Activity list.
**A.** In two sentences, summarize the awning post.
**B.** Output the part of the awning post that opens with the words containing "Tonight's crazy experiment" and closes with "for that ...".
**C.** Answer these questions on the awning post:
(i) How thick is the fabric used for the awning?
(ii) What will one of the upcoming projects involve?
(iii) What does the shot at right have too much of?
Document passage: Begin
Tonight's crazy experiment ... see if I can cut panels from this ultra-thin fabric (.003" thick) ... stitch those together to make a quarter-round awning ... and drape that over a folding frame, at least somewhat convincingly.  Shocked



The most obvious thing here is that the lighting on my workbench is not suited for photographing a project this size  Undecided .... so one of the upcoming projects will involve clearing a space and setting up for that ...

Meanwhile, the shot at right obviously has too much overhead light on the awning, but I included that to give an idea of the thin fabric hanging over the frame ... and in the larger shot, you can see that I haven't toned down the siding and sign on the front yet (not to mention the unfinished storefront, etc) ... but I wanted to include the view when looking at the building as a whole.
Document passage: End
Supplied material: Begin
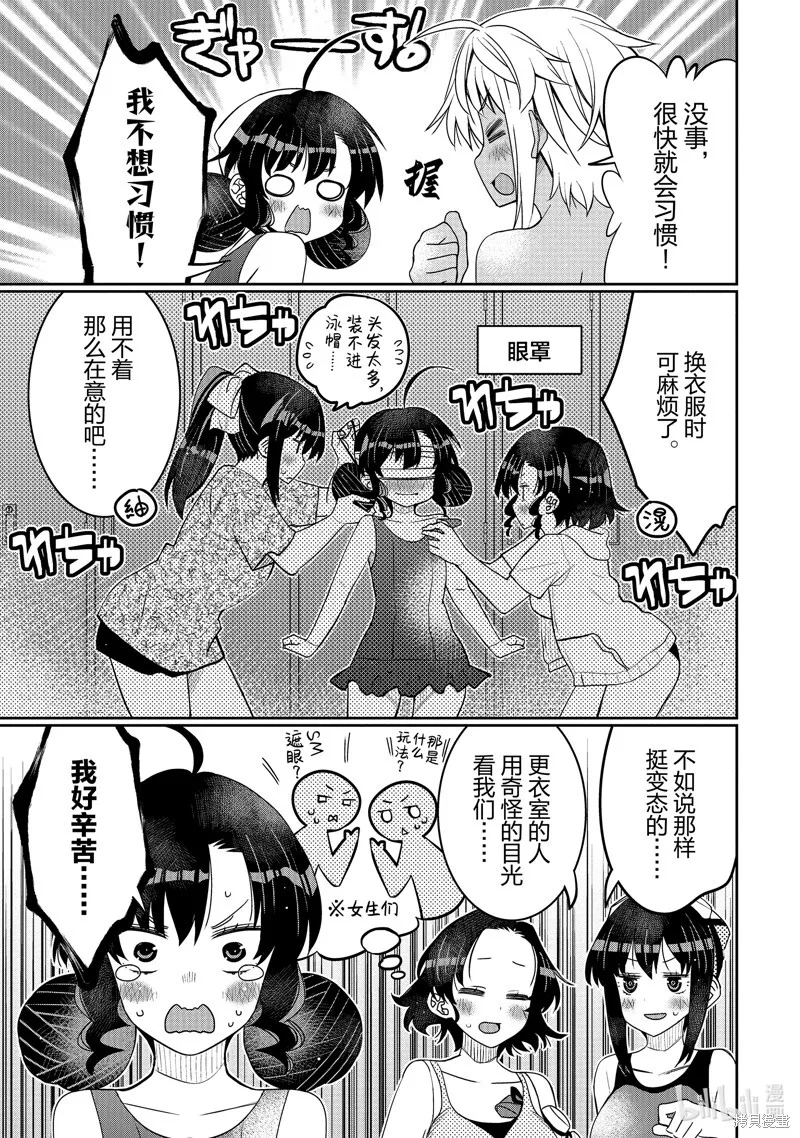 第40话 第11页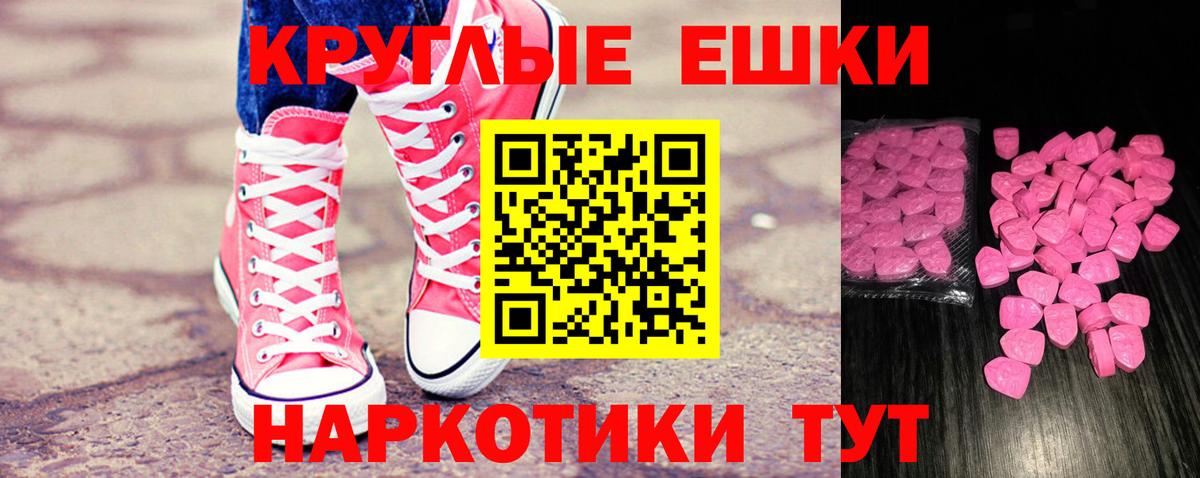 Ecstasy Punisher  Экстази  Хасавюрт  Вход с VPN  Ecstasy Philipp Plein 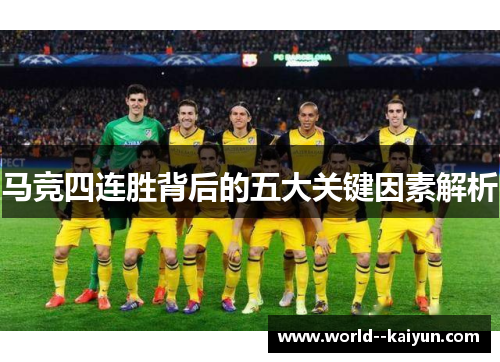马竞四连胜背后的五大关键因素解析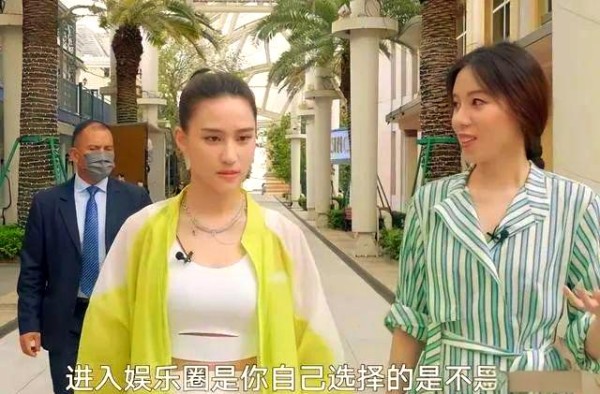 从明星家庭走出的成功女性：何超莲与王屹芝的蜕变之路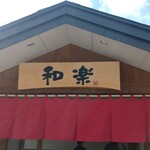 用户对于和楽 市場店的评论图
Supplied material: End
Answers provided.
**A.** The writer tries to cut panels from an ultra-thin fabric (.003" thick), stitch them into a quarter-round awning, and drape it convincingly over a folding frame. The workbench lighting is not suited to photographing a project this size, and in the photos the siding and sign have not yet been toned down and the storefront is unfinished.

**B.**
Tonight's crazy experiment ... see if I can cut panels from this ultra-thin fabric (.003" thick) ... stitch those together to make a quarter-round awning ... and drape that over a folding frame, at least somewhat convincingly.  Shocked



The most obvious thing here is that the lighting on my workbench is not suited for photographing a project this size  Undecided .... so one of the upcoming projects will involve clearing a space and setting up for that ...

**C.**
(i) .003"
(ii) Clearing a space and setting up for photographing a project this size.
(iii) Overhead light on the awning.